Pour certains c'est le jardin moi, c'est l'immeuble que j'ai d'extraordinaire. Non seulement l'accès au parking nécessite plus de clés que la péripétie finale de Fort Boyard, mais les couloirs sont faits de telle sorte que même dedans on est dehors. C'est une prouesse de l'architecture moderne. C'est un concept novateur, entre le banal puit de lumière et le dispendieux atrium. C'est un trou. Pour vous figurez la chose, imaginez simplement un couloir duquel on aurait ôté tout un pan de mur, avant de combler ce vide relatif par quelques arbres faméliques agonisant dans du gravier. L'espace à ciel ouvert ainsi créé, si il n'apporte aucun éclairage supplémentaire (les rayons du soleil vont stupidement droit devant eux) permet malgré tout aux courants d'air de circuler et à la pluie de dégouliner sur le carrelage. C'est grandiose.
Ce rude rappel des forces de la nature permet au citadin de conserver cet esprit aventurier qui lui fait si souvent défaut. Louons le progrès qui rapproche l'homme tous les jours un peu plus de son idéal écologique. Et de l'hôpital, parce que le carrelage mouillé, ça glisse.
Mais c'est à l'autre extrêmité du couloir que le génie architectural de la fin du XXème siècle exprime son génie de la façon la plus éclatante. Le hall d'entrée abrite en-effet, dans un bac en béton trop grand pour une jardinière, un tas de gravier qui prend des airs de jardin zen miniature ou de bassin à poissons rouges. Tout dépend de la pluviométrie. Car ce truc bizarre est régulièrement plein d'eau. C'est en ces termes que je l'ai présenté l'autre jour sur msn à Céline. (renvoi d'ascenseur !) Cela fait donc quelques jours qu'elle attend le fin mot de l'énigme.

### Petite tâche A
Recopie sans rien changer le passage des données qui commence à la ligne contenant « Which is closest to the viewer among » et va jusqu'à la fin des données, ces deux bouts compris.

### Données fournies
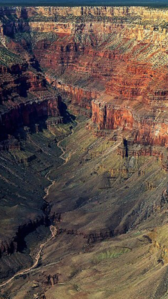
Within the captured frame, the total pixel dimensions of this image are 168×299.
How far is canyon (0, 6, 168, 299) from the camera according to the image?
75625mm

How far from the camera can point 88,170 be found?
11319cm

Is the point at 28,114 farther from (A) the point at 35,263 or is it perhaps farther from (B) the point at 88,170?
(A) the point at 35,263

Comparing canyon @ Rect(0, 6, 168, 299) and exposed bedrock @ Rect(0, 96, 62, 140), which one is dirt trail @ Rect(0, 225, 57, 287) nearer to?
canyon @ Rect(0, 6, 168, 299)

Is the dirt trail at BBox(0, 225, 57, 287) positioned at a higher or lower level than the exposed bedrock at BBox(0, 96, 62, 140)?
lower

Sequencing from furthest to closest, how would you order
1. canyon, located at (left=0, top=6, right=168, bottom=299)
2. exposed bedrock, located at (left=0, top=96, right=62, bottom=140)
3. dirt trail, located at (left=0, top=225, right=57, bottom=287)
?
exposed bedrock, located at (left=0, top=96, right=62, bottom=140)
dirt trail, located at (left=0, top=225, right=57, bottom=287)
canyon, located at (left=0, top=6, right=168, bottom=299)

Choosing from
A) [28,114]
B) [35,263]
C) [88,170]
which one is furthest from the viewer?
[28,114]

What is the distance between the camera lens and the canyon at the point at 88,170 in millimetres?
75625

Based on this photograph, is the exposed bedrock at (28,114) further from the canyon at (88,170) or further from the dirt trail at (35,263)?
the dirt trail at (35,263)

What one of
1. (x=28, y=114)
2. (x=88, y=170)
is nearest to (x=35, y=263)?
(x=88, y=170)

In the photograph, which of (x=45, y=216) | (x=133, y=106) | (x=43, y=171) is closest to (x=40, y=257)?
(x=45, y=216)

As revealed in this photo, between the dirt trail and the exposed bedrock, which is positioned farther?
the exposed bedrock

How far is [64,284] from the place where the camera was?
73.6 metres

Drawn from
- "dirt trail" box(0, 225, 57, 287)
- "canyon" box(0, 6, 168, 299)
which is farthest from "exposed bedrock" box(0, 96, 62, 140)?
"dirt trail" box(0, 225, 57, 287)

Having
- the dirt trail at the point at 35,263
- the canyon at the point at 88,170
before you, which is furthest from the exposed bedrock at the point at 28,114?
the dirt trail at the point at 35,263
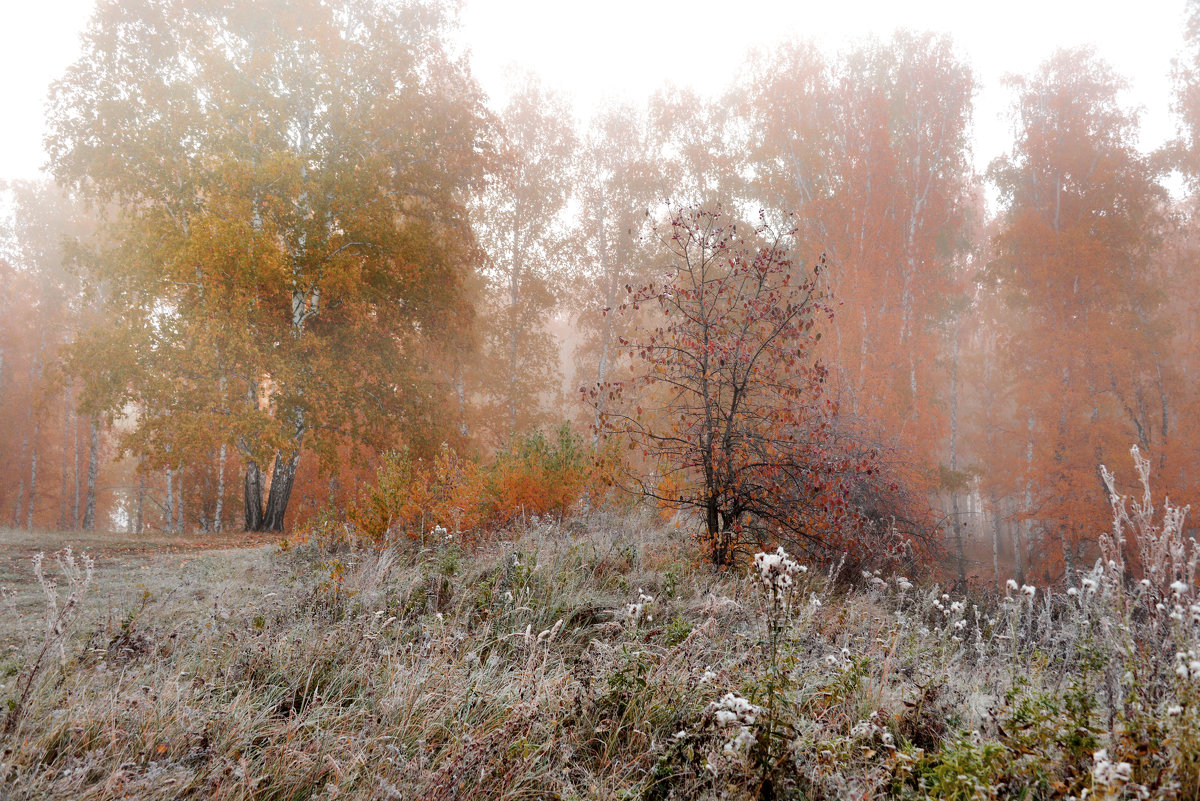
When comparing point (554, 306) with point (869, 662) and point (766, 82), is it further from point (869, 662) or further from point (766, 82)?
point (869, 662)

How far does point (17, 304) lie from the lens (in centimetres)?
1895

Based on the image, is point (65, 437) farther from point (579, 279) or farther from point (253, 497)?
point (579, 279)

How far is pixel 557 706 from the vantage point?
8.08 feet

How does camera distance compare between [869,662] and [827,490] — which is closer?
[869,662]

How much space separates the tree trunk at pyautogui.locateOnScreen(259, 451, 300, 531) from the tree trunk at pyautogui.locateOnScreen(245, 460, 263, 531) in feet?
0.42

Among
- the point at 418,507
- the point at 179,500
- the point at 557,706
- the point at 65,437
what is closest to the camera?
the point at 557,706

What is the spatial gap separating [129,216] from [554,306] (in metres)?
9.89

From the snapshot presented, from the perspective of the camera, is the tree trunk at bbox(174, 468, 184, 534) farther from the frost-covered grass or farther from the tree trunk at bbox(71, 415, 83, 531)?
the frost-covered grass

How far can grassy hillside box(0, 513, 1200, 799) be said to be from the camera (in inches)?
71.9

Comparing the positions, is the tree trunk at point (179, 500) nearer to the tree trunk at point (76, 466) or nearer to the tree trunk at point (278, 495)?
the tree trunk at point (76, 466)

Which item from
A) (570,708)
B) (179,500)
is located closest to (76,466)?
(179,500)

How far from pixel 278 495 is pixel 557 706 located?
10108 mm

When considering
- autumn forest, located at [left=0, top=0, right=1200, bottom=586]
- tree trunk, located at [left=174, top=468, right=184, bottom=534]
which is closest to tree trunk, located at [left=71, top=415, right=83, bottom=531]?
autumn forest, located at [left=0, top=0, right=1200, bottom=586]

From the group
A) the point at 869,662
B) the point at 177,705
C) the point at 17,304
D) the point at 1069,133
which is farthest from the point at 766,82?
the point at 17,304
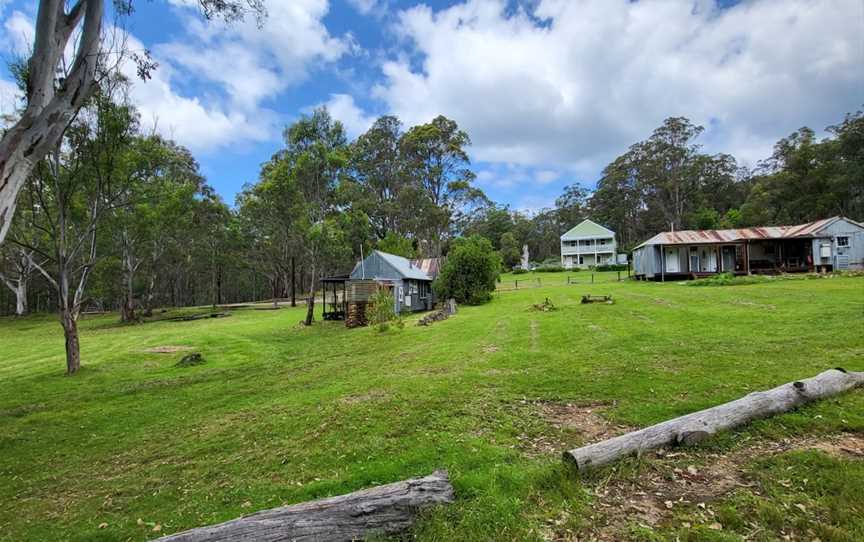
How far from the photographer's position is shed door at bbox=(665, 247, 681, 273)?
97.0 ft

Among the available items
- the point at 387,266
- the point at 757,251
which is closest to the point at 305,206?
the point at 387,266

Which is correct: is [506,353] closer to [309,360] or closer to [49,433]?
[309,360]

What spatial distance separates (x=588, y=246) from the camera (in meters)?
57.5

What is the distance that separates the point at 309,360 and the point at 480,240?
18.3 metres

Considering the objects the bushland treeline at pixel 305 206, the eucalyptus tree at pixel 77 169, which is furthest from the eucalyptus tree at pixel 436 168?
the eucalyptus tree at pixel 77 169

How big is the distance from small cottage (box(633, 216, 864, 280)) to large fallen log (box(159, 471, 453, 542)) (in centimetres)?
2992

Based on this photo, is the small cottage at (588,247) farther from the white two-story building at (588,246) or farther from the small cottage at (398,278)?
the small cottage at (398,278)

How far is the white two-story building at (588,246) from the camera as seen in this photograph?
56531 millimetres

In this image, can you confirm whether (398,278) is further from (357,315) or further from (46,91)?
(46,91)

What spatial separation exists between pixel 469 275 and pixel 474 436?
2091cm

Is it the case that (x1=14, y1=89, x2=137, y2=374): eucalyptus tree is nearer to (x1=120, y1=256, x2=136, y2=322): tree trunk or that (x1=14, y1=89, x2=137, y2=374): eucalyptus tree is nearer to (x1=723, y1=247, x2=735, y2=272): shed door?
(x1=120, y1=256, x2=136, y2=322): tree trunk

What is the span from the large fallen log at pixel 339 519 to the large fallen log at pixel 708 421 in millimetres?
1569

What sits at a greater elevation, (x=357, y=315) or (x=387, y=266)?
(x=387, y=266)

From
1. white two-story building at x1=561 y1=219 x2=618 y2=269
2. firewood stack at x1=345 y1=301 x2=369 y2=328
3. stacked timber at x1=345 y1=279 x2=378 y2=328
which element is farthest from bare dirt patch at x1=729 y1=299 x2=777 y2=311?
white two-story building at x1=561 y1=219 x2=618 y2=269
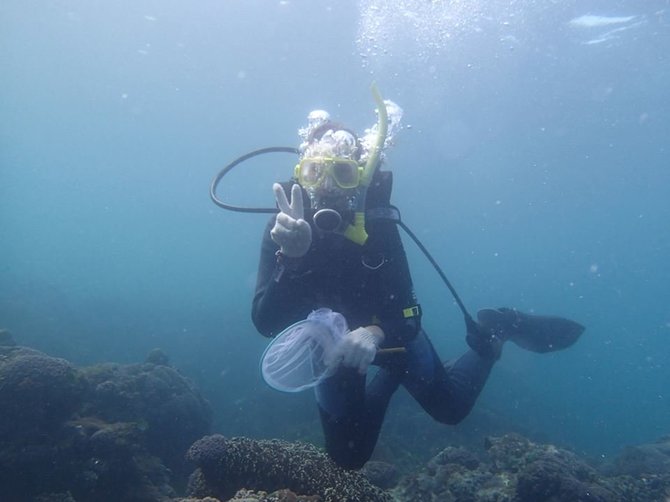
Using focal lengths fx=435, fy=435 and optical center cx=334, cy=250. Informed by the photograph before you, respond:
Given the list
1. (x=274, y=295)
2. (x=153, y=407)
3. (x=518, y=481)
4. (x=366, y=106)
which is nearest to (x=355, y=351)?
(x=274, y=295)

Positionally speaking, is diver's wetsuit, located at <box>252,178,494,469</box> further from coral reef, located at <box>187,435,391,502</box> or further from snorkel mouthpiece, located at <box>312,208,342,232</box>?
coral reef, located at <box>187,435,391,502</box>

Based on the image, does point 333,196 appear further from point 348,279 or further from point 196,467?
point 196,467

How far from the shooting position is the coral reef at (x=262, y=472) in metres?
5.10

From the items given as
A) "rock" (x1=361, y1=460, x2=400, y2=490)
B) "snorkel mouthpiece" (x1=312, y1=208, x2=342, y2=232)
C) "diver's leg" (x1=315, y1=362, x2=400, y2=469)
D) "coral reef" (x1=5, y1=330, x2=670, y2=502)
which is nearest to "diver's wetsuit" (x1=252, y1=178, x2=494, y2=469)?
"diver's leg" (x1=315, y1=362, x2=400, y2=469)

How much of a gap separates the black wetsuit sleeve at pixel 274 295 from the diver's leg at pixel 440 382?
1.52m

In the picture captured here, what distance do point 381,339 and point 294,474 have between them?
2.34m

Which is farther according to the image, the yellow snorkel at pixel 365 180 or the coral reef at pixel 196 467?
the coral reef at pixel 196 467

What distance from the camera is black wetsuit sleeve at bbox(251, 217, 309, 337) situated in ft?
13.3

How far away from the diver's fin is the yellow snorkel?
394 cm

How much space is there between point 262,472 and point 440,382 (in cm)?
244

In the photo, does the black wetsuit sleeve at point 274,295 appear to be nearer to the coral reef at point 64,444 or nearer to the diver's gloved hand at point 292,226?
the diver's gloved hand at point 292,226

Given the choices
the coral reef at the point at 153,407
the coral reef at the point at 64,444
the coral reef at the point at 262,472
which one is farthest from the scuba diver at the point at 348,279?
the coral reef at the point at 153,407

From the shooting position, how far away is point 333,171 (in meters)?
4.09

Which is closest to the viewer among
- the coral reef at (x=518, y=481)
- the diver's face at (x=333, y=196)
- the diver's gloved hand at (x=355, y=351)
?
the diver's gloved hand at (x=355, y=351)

### Petite tâche B
Écris la suite du texte sur l'immeuble, à partir de l'endroit où il s'arrête.

### Réponse A
Which is closest to the viewer among
- the coral reef at (x=518, y=481)
- the diver's face at (x=333, y=196)
- the diver's gloved hand at (x=355, y=351)
?
the diver's gloved hand at (x=355, y=351)

### Réponse B
Après réflexion, il faut se rendre à l'évidence : il s'agit de la descente des eaux de pluie. Lors de la construction, il aura été jugé plus pratique ou plus chic de les faire passer à l'intérieur, plutôt que de les envoyer bêtement dans le caniveau, où elles auraient pu causer la noyade de quelques escargots. Sans parler des Pyrrhocoris apterus, qui est le nom scientifique de ce rigolo petit insecte rouge en forme de losange, communément appellé "gendarme". Il porte sur son dos des motifs géométriques qui ne sont pas sans évoquer certains masques africains. C'est un insecte passionant. Ethnique pour tout dire. J'en remplissais enfant des petites boites que je secouais vigoureusement avant de les ouvrir. Les bestioles libérées reprenaient aussitôt le cours de leurs activités, ce qui prouve leur plus grande faculté d'adaptation au changement que les fonctionnaires.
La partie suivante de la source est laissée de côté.